Output all entries exactly as they appear and skip the pictures.

● ● ● ●

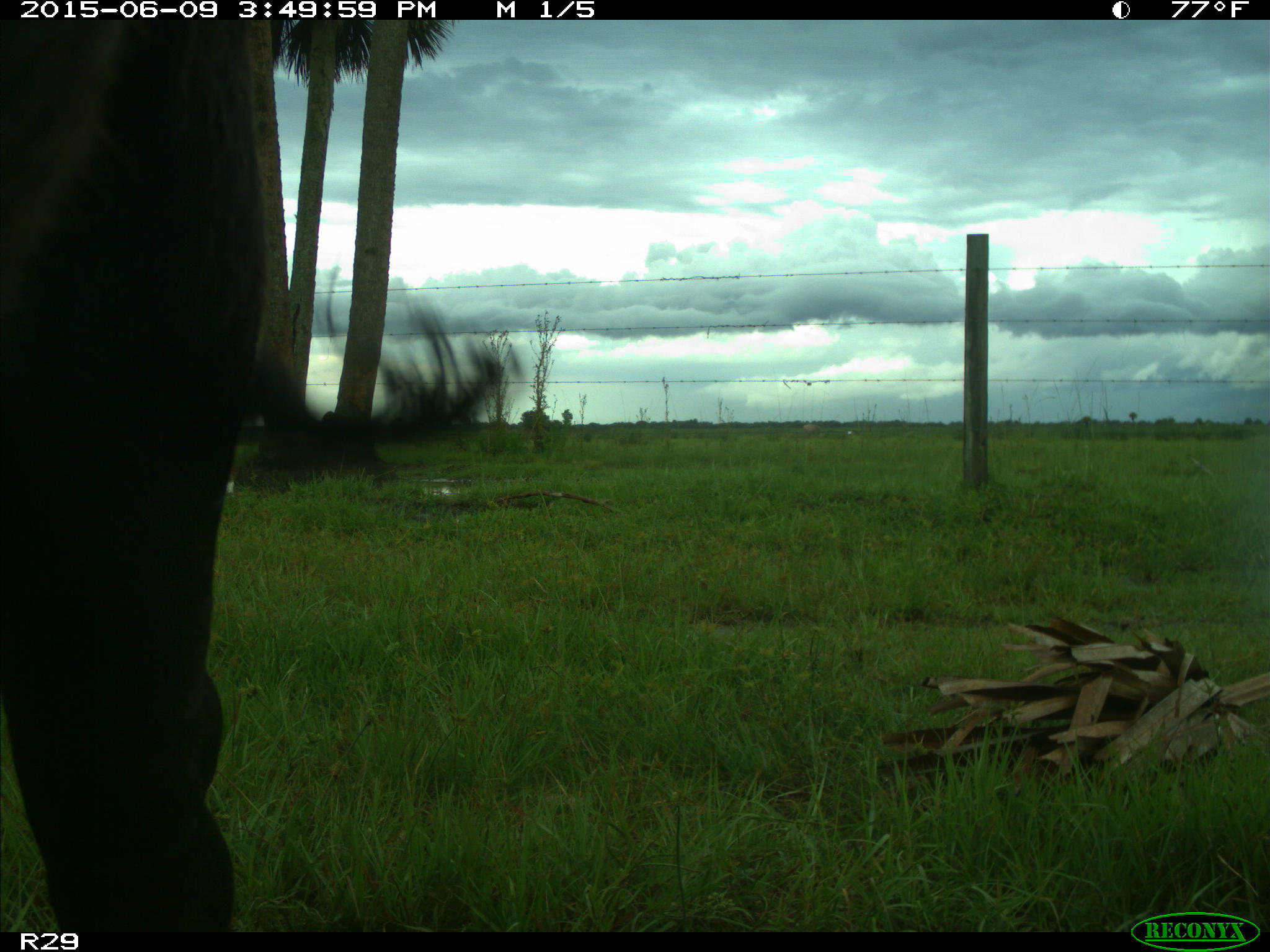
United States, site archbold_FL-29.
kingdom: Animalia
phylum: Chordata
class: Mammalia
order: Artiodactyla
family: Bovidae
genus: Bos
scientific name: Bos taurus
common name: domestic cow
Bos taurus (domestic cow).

● ● ● ●

*Finished exercise:*
United States, site archbold_FL-29.
kingdom: Animalia
phylum: Chordata
class: Mammalia
order: Artiodactyla
family: Bovidae
genus: Bos
scientific name: Bos taurus
common name: domestic cow
Bos taurus (domestic cow).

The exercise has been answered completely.